The amount of radiant energy emitted by a heated body is known to be proportional to the temperature of the body and may be calculated using the Stefan-Boltzmann Law and/or Planck's radiation formula. Conversely, the temperature of a heated body may be calculated by measuring the amount of radiation emitted by that body and relating the amount of radiation so measured to the temperature through the use of the radiation formula. Most conventional pyrometers have utilized this principle of operation. However, the accuracy of these devices has been limited because they have employed estimated emittance factors in their radiation formula calculations.
The use of estimated emittance factors has not generally been a problem since most applications for pyrometers do not require a high degree of accuracy. However, in some fabrication processes for semiconductor wafers, the diffusion characteristics of the dopants used are highly temperature dependent and therefore in order to control the diffusion of such dopants into the thin layers of materials which make up these wafers, a precise knowledge of the temperature of the semiconductor materials is required. In such processes, it is desirable to be able to measure the temperatures of the materials within + or -5.degree. C. in order to properly control diffusion effects. This level of accuracy is considerably beyond the capabilities of most conventional pyrometers.

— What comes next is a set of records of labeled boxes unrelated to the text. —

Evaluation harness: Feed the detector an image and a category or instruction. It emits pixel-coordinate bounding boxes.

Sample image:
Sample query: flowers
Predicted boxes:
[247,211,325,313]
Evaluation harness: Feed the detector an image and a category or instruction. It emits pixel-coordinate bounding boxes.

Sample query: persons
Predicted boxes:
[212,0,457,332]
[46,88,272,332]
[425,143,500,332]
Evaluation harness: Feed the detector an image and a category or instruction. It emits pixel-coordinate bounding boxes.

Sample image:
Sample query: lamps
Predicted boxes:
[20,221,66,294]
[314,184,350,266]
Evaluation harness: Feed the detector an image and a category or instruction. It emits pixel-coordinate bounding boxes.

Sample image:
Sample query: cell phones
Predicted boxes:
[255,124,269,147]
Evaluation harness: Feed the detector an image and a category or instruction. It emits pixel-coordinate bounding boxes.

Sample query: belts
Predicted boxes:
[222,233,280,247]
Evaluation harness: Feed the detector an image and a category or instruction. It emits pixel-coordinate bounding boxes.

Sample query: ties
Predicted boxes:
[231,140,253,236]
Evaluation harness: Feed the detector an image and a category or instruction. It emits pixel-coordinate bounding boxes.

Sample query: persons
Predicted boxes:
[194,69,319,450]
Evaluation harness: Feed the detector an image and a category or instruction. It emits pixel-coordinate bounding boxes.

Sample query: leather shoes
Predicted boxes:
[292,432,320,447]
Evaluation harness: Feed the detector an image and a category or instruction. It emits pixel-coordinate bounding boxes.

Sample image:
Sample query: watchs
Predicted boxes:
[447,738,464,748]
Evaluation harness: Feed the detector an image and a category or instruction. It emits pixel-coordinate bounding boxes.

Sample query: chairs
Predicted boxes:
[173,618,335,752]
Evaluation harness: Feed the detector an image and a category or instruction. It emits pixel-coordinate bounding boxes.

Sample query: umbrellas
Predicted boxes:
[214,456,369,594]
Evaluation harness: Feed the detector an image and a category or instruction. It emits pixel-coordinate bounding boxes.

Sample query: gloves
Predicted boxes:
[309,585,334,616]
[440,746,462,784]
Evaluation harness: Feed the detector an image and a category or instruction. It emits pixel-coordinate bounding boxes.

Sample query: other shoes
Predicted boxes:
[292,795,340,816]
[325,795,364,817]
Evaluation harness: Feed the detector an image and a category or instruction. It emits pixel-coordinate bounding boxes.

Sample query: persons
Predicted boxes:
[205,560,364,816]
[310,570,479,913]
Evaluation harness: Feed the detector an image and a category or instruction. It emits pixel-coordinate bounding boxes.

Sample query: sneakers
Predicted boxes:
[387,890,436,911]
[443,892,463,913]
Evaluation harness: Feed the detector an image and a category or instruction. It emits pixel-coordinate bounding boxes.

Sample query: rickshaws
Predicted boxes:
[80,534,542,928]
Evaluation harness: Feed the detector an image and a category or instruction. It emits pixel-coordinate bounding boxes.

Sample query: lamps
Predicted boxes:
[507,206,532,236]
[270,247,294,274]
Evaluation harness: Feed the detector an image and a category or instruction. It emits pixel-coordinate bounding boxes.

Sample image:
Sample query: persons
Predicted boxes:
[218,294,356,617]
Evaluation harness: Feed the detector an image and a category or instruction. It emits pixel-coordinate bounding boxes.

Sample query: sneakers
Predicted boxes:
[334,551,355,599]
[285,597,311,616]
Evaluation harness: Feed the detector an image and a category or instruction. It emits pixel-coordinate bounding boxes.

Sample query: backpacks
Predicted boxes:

Furthermore, the use of pyrometry techniques in the measurement of semiconductor wafer temperatures is complicated by the fact that the environment surrounding these wafers is frequently flooded with light from the radiative elements employed in heating and maintaining the temperature of the wafers during processing. Additionally, the measurement of wafer temperatures is rendered yet more difficult by the substantial variations in the emittance factors of such wafers due to interference effects arising from interactions between the emissions from the various layers of the wafers themselves. Many conventional pyrometers cannot be used in this environment because their readings would be seriously contaminated by stray radiation and would be significantly affected by errors in the estimated emittance factors they employ.
It is, therefore, an object of the present invention to provide a method and apparatus for pyrometry which provide more accurate temperature readings than previously used techniques.
It is another object of the present invention to provide a method and apparatus for pyrometry in which the emittance factor associated with the body whose temperature is being measured is accurately derived.
It is a further object of the present invention to provide a method and apparatus for pyrometry which is especially adapted for precisely measuring the temperatures of semiconductor materials during wafer fabrication processes and avoids the contamination problems associated with the radiation present in the fabrication environment.